CrystalDiskMark 3.0.3 (C) 2007-2013 hiyohiyo

                           Crystal Dew World : http://crystalmark.info/

-----------------------------------------------------------------------

* MB/s = 1,000,000 byte/s [SATA/300 = 300,000,000 byte/s]

           Sequential Read :    19.393 MB/s

          Sequential Write :     5.210 MB/s

         Random Read 512KB :    19.087 MB/s

        Random Write 512KB :     0.589 MB/s

    Random Read 4KB (QD=1) :     2.761 MB/s [   674.0 IOPS]

   Random Write 4KB (QD=1) :     0.005 MB/s [     1.3 IOPS]

   Random Read 4KB (QD=32) :     0.000 MB/s [     0.0 IOPS]

  Random Write 4KB (QD=32) :     0.000 MB/s [     0.0 IOPS]

  Test : 100 MB [G: 0.0% (0.0/7452.0 MB)] (x5)
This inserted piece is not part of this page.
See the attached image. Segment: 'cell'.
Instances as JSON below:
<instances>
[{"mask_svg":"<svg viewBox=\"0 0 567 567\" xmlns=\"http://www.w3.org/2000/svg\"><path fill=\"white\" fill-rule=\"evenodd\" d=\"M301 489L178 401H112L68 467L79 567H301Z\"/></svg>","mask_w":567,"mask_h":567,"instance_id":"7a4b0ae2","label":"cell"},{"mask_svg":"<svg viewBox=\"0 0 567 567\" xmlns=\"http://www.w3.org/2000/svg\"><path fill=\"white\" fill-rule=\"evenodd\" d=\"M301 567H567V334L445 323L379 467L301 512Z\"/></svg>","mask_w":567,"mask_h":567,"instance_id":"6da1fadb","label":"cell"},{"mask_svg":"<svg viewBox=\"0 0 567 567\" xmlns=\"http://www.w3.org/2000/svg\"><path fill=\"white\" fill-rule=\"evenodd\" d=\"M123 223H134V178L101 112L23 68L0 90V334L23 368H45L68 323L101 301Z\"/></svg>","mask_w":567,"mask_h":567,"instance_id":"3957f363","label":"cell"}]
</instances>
  Date : 2014/07/23 21:21:10

    OS : Windows 7 Professional SP1 [6.1 Build 7601] (x86)

francescatodiego
Associate II
Posted on July 23, 2014 at 16:28

SD card register CSD define rd  speed and wr speed for card

https://www.sdcard.org/downloads/pls/simplified_specs/part1_410.pdf pag 114

R2W_FACTOR field define max write speed for SD card

read here:

http://goughlui.com/?p=5497 you can decode the CSD register value online

(select the link CSD version1 or CSD version2 and copy the CSD register value )

You can also try with the values in the page

pbox
Associate II
Posted on July 23, 2014 at 17:19

This does not apply for SDHC and SDXC cards, they have fixed  100ms/250ms read/write timeouts.